In week two, the prosecution moved into a different phase of its presentation. The focus shifted from neighborhood witnesses to what is referred to in the court system as “expert witnesses” — those who have professional expertise in an area relevant to the trial.

Legally, the prosecution is trying to prove beyond a reasonable doubt that the amount of force used by Chauvin — savagely grinding a knee into Floyd’s neck for 9 minutes and 29 seconds while face-down and handcuffed — was excessive and unreasonable. They are proving that that force was the cause of death. Damning video evidence highlighted in week one makes this obvious. However, Chauvin’s legal team’s racist efforts to sow seeds of doubt in at least one juror’s mind on either of these arguments has to be overcome to secure a conviction.

The courtroom struggle is playing out around the two critical areas of excessive force and cause of death.

The prosecution’s first set of expert witnesses — a days-long succession of police officers — were brought in to establish the first point: Chauvin’s use of force was excessive and outside procedure.

Testimony from a slew of Minneapolis police officers, including Police Chief Medaria Arradondo, was used by the prosecution to drive home the point that Chauvin was trained in department use-of-force policies and he violated them while literally crushing the air out of George Floyd. Chief Arradondo, eager to portray his beleaguered department in a good light, testified that Chauvin “absolutely” violated use-of-force policy, undercutting one major defense argument: Chauvin followed all protocols and thus did nothing wrong.

While boldly arguing that he “did exactly as he was trained to do,” — something that may have caused consternation inside the now globally reviled Minneapolis Police Department — Chauvin’s attorney is simultaneously arguing the exact opposite: that he may not have done as he was trained to do … but it still wasn’t his fault.

As witness after witness strengthened the prosecution’s claim of excessive force, Chauvin’s attorney, Eric Nelson, continued to lean into this contingency argument during cross examination, that policy violations (like asphyxiating Floyd with an improvised submission hold and then not rendering CPR before paramedics arrived) happened because he was distracted by about a dozen peaceful onlookers at the scene shouting at Chauvin to get off Floyd.

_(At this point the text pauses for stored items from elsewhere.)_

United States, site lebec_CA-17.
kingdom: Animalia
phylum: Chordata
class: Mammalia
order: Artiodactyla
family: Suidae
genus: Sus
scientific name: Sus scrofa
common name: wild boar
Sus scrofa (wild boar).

“Would one way to de-escalate the crowd who’s experiencing something shocking be to stop doing the thing that’s shocking them?” the prosecution asked Chief Arradondo. “Absolutely,” he responded.

Next, the prosecution brought key expert medical witnesses to the stand. They established that excessive use-of-force by Chauvin was the cause of death, not heart disease or an alleged drug overdose as theorized by Chauvin’s defense attorney.

Dr. Martin J. Tobin, a pulmonologist and critical-care physician from the Chicago area, testified that Floyd died from bodily pressure applied by Chauvin. “A healthy person subjected to what Mr. Floyd was subjected to would have died,” Dr. Tobin said.

Dr. Bill Smock, the surgeon for the Louisville Metropolitan Police Department, testified that he saw no sign of an overdose, and Floyd died from “positional asphyxia,” a form of asphyxia that occurs when one’s position prevents them from breathing.

In at least two cross examinations, including of forensic toxicologist Daniel Isenshmid, Chauvin’s attorney teased what may become a significant part of his defense case later on: the pseudo-scientific concept of “excited delirium.” Excited delirium, is a catch-all diagnosis used primarily by law enforcement. It supposedly endows individuals under the influence of illicit substances with “superhuman strength” and makes them “impervious to pain.” The American Medical Association, the Psychiatric Association and the World Health Organization do not recognize it, but U.S. law enforcement nationwide does. Cops routinely use it retroactively to explain the deaths of Black people in police custody.

The prosecution will likely wrap up its case soon. As the evidence mounts, it is all the more outrageous to think that a murder conviction in this case may still be considered an uphill battle, given how difficult it is to win cases against killer cops.